According to a recent study of more than 3,500 women in South Korea and Greece, women who have been through child birth five or more times may be 70% more likely to develop Alzheimer’s later in life than those who have had fewer births.
The study, authored by Dr. Ki Woong Kim, a neuropsychiatrist at Seoul National University says that women who didn’t suffer from dementia but had given birth five or more times scored lower on a commonly used cognitive test than those with fewer children.
The study only sampled women older than 60 and the average age of women tested in the two countries was 71.
Alzheimer’s disease, a neurological disorder where the death of brain cells causes memory loss and cognitive decline, is the most common type of dementia.

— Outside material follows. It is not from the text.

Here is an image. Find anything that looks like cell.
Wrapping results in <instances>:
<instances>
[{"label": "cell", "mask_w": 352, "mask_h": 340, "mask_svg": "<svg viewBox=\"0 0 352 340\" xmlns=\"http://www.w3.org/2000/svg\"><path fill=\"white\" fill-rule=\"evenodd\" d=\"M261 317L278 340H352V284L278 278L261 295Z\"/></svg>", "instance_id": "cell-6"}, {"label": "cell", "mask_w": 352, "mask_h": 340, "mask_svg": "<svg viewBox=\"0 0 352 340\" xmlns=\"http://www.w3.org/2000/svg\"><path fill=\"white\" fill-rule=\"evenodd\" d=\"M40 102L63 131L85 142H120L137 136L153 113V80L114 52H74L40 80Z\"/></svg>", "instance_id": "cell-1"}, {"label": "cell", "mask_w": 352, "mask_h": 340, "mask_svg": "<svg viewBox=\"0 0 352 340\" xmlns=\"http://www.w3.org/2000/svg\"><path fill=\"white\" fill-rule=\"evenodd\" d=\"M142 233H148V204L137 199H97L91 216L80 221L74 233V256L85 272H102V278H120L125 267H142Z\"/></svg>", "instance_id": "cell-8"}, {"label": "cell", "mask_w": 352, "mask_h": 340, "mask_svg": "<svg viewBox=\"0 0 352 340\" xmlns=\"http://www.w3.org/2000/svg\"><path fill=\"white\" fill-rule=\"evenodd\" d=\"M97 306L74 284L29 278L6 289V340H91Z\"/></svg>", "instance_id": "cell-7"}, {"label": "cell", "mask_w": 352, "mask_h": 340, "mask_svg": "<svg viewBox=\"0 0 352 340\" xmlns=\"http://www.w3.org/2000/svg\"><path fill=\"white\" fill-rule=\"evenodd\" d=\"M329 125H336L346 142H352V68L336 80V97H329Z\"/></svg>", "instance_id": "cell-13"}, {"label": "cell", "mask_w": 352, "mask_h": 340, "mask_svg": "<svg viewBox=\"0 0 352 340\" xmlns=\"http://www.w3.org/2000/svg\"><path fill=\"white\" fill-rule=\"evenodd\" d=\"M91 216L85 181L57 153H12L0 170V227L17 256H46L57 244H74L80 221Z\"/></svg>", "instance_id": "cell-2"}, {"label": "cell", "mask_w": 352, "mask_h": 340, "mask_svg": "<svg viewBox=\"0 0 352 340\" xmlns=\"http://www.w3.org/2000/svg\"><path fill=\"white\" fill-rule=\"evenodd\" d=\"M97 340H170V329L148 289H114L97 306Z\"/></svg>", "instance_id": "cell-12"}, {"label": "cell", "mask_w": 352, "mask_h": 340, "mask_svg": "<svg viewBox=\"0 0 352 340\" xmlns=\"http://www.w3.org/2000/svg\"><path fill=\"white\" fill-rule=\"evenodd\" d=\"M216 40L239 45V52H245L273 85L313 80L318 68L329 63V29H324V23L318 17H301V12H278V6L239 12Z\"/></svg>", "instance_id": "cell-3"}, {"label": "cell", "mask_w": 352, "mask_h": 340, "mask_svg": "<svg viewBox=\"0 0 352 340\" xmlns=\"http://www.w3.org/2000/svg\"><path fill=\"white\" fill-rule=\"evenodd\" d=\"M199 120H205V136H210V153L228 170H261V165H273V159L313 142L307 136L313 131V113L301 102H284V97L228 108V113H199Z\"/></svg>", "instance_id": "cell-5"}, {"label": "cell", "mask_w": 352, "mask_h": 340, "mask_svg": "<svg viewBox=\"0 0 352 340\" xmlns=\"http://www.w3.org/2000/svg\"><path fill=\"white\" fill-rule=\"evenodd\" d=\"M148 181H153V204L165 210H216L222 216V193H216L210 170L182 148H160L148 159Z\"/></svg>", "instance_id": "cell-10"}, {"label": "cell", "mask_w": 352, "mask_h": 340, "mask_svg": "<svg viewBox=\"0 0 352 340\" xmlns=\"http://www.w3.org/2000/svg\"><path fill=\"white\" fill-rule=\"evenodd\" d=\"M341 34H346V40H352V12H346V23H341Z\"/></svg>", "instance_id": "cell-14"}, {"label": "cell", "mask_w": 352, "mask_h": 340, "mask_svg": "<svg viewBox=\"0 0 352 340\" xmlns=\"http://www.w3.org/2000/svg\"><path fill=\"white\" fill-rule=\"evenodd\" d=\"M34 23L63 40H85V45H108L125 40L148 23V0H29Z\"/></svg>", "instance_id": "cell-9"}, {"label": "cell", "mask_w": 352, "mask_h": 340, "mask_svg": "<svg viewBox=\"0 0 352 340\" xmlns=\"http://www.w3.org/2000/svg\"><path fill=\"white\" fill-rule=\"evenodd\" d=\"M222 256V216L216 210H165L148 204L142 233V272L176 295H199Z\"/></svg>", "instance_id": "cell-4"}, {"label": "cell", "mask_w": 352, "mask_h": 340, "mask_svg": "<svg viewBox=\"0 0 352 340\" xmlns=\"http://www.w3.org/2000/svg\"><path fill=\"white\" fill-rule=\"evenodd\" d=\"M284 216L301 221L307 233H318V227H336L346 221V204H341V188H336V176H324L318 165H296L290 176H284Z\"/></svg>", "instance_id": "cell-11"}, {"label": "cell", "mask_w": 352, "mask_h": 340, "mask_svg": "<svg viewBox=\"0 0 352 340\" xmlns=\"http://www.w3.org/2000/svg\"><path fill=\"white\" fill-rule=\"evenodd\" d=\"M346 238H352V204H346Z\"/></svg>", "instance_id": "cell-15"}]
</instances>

Alzheimer’s is irreversible once it begins and the disease is believed to be caused by a build-up in the brain of beta amyloid plaques and neurofibrillary tangles referred to as tau.
The 2016 World Alzheimer Report said that more than 47 million people around the world are living with dementia and according to the Alzheimer’s Association, women in their 60s are twice as likely to develop Alzheimer’s.
What is it about women that might increase their odds of developing dementia one might ask?
The author of the study Dr. Kim explains
Pregnancy is a hormonal roller coaster. During the first trimester, estrogen levels rise modestly, and then skyrocket for the rest of the pregnancy. By the third trimester, Kim said, estrogen levels can be up to 40-fold higher than their peak levels during natural menstrual cycles. Within four days of giving birth, estrogen levels for most women quickly drop to average levels.
At the same time, levels of progesterone and a stress hormone called cortisol increase rapidly during pregnancy but then plummet after the baby is born.’ Kim said by ‘continually exposing women to dramatically elevated levels of estrogen and stress hormones, followed by sudden withdrawals can end up reducing brain reserve.
Kim said the study discovered something they didn’t expect at the beginning of the research.
“Based on previous research, we expected that pregnancy with childbirth may be associated with the risk of Alzheimer’s disease,” she said. “However we were quite surprised that incomplete pregnancy was associated with the lower risk of Alzheimer’s, which we did not expect at the beginning of our research.”
The study reveals that women who had experienced incomplete pregnancy were much less likely to develop Alzheimer’s than women who had never been pregnant.
Here’s the result of the study published on Neurology:
Grand multiparous women who experienced ≥5 completed pregnancies showed an ≈1.7-fold higher risk of AD than those who experienced 1 to 4 completed pregnancies (odds ratio [OR] 1.68, 95% confidence interval [CI] 1.04–2.72), while those who had incomplete pregnancies showed half the level of AD risk compared with those who never experienced an incomplete pregnancy (OR 0.43, 95% CI 0.24–0.76 for 1 incomplete pregnancy; OR 0.56, 95% CI 0.34–0.92 for ≥2 incomplete pregnancies). In women without dementia, the grand multiparous had worse MMSE scores than those with 1 to 4 completed pregnancies (p < 0.001), while those who experienced ≥1 incomplete pregnancies had better MMSE scores than those who never experienced an incomplete pregnancy (p = 0.008).
Other scientists have however said that even though the results of the study are intriguing, there’s a need for further study as it is possible that there are several contributing factors other than pregnancy, and science needs a better understanding of what those factors might be.